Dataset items
——————
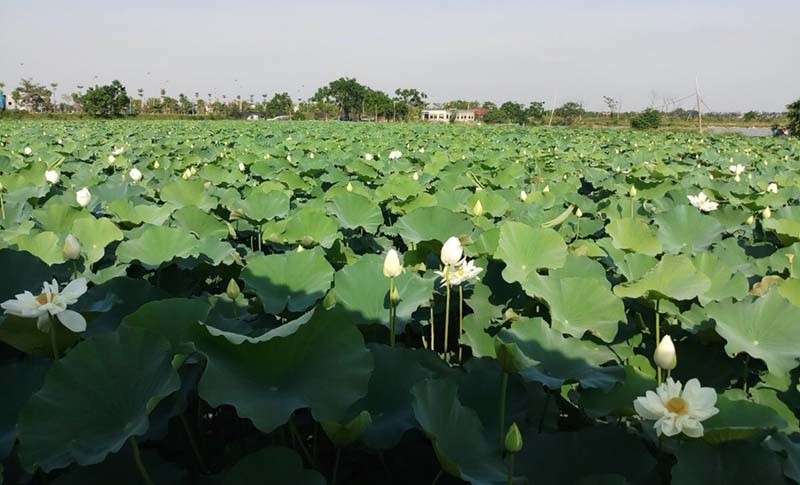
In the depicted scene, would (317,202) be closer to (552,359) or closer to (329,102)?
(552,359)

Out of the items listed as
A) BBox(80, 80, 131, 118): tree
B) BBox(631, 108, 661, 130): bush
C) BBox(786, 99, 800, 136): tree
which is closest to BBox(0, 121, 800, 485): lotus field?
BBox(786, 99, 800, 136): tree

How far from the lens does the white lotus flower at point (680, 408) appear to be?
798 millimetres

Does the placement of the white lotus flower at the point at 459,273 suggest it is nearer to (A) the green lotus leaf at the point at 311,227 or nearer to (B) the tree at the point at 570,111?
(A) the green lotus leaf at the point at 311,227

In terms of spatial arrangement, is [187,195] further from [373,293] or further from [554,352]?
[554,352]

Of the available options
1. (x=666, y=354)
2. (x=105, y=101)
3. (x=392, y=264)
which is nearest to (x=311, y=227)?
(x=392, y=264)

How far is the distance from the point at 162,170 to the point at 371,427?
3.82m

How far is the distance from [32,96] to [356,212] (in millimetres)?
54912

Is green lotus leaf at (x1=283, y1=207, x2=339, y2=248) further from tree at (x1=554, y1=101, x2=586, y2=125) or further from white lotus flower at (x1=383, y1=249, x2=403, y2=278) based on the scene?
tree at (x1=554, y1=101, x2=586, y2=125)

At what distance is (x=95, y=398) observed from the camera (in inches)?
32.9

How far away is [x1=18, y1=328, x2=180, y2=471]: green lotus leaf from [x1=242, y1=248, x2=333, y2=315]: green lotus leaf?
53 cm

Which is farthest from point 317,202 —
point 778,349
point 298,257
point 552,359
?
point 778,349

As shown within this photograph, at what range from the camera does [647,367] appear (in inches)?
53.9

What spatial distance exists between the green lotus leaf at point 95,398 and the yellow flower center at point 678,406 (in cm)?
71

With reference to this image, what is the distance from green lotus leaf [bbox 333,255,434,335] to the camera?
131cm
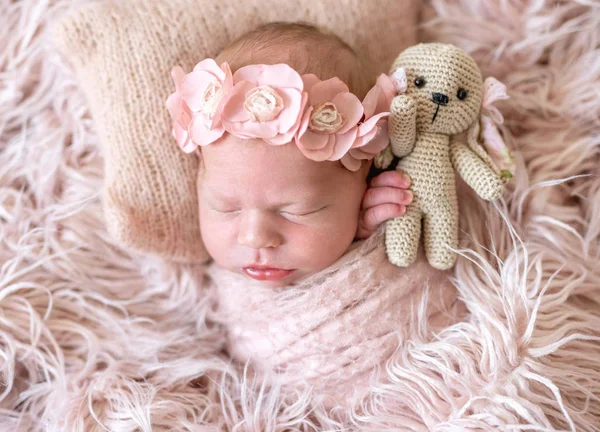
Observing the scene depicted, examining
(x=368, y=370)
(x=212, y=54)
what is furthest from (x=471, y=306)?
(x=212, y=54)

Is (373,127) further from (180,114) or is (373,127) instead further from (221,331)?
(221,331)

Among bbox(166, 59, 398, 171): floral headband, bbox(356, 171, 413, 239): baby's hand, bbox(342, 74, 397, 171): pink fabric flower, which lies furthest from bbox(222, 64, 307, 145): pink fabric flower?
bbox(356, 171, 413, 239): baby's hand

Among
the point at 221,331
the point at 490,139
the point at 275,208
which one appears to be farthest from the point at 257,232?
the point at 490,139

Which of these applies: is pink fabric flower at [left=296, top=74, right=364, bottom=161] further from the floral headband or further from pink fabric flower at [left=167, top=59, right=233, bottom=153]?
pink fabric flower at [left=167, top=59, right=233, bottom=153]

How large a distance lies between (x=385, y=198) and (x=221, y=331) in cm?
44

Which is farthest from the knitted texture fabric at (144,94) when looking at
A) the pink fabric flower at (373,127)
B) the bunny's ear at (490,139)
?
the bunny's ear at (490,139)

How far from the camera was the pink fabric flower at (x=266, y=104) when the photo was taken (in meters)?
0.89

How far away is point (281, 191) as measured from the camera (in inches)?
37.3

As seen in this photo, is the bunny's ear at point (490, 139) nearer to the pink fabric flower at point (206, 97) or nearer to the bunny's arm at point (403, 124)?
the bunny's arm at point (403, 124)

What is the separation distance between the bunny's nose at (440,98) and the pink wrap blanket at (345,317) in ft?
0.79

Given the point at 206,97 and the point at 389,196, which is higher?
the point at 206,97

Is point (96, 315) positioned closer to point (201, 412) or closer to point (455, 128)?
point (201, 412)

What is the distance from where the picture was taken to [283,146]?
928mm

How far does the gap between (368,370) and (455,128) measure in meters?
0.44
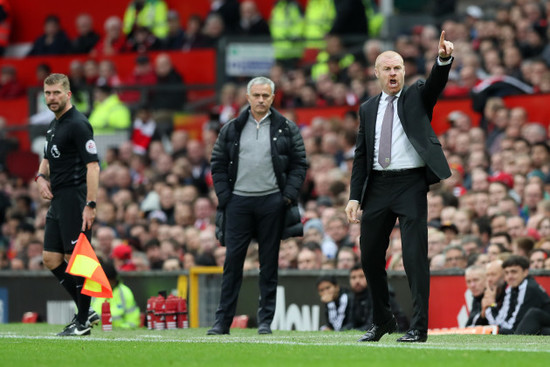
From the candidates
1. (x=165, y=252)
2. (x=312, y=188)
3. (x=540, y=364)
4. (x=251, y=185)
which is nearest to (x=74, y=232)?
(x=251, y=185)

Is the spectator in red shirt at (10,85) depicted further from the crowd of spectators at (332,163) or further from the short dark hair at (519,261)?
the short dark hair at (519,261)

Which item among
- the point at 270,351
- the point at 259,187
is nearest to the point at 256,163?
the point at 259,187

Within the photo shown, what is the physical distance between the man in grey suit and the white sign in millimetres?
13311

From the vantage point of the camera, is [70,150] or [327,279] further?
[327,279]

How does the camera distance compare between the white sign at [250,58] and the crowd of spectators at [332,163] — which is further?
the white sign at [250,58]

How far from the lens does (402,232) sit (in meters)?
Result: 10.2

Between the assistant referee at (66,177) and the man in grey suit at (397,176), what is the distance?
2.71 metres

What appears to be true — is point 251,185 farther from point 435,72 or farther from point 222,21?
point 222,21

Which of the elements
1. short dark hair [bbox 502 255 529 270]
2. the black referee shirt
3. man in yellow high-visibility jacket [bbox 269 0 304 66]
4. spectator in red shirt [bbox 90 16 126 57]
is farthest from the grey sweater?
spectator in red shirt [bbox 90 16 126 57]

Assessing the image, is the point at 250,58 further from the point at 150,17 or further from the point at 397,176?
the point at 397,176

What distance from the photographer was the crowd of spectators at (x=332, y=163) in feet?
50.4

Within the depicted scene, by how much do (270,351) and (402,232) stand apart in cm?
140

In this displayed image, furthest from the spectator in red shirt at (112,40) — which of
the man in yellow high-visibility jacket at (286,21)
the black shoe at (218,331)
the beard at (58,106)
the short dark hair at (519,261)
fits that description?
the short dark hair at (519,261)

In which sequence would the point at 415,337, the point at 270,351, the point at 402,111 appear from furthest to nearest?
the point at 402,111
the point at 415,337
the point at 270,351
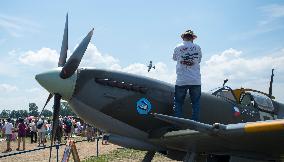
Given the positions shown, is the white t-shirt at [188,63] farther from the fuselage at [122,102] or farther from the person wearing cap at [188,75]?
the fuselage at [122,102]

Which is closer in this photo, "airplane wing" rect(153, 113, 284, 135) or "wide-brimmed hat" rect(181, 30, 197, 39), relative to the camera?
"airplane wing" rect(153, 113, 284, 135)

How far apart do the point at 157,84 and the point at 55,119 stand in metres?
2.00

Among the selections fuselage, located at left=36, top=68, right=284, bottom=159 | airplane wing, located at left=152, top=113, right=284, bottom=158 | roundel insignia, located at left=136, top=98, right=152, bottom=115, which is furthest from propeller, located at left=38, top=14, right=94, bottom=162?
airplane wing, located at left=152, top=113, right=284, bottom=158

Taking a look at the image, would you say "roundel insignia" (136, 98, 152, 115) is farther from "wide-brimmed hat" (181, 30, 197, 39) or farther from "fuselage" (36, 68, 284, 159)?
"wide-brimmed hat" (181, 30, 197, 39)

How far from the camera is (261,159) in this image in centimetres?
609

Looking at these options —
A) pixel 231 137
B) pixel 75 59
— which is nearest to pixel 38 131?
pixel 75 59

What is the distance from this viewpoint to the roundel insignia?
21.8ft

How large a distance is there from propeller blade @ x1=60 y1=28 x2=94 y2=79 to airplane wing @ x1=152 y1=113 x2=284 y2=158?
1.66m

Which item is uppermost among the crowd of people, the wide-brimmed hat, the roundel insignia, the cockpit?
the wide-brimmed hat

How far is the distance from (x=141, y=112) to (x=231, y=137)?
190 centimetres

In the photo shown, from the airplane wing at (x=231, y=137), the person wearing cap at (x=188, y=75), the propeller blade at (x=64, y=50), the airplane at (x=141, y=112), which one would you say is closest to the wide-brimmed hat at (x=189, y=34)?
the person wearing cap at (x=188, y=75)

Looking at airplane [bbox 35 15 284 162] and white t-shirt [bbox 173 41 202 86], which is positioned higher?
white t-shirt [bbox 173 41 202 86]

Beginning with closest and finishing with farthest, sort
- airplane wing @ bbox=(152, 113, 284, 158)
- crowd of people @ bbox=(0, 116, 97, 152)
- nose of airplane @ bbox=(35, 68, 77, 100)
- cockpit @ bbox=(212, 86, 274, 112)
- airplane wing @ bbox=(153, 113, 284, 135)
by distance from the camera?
——————
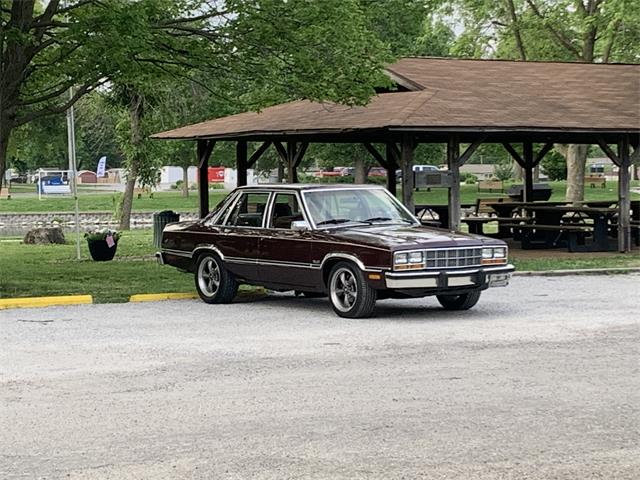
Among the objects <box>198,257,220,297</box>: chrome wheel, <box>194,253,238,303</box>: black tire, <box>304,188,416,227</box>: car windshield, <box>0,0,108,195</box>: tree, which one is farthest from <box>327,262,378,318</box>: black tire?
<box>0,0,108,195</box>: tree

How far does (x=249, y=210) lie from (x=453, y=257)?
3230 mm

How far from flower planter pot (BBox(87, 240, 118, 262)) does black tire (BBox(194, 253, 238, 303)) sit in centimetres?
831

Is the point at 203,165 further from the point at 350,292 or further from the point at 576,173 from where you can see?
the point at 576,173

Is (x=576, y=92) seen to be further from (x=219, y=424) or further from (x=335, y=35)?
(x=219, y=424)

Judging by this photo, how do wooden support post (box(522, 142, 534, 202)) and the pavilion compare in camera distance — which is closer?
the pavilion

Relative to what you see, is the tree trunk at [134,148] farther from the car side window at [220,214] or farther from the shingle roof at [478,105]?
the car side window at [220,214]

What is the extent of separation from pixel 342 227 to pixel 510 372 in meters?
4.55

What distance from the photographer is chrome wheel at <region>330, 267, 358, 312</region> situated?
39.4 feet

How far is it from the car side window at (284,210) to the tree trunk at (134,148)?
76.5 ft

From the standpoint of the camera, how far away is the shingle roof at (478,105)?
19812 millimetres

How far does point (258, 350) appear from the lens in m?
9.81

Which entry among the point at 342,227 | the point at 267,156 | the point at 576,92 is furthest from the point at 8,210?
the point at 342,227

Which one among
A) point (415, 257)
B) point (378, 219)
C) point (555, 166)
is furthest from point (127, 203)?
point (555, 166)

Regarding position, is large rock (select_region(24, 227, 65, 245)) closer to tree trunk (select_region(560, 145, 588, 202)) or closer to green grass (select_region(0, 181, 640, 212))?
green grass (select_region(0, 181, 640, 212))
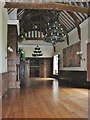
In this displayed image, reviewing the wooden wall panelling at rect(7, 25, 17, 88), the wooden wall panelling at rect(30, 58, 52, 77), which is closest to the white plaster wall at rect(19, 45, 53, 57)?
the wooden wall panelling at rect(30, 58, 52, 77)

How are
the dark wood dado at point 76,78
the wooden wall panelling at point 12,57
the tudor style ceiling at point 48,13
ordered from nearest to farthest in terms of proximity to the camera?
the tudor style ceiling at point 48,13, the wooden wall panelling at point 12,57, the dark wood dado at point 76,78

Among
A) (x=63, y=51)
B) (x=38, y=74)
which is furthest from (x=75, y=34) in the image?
——————
Problem to work on
Which lines in the records above contain the word "appears"? Return each of those lines in full.

Full response
which one appears to be farthest from the point at 257,232?
What appears to be true — is point 251,185 farther from point 435,72 or farther from point 222,21?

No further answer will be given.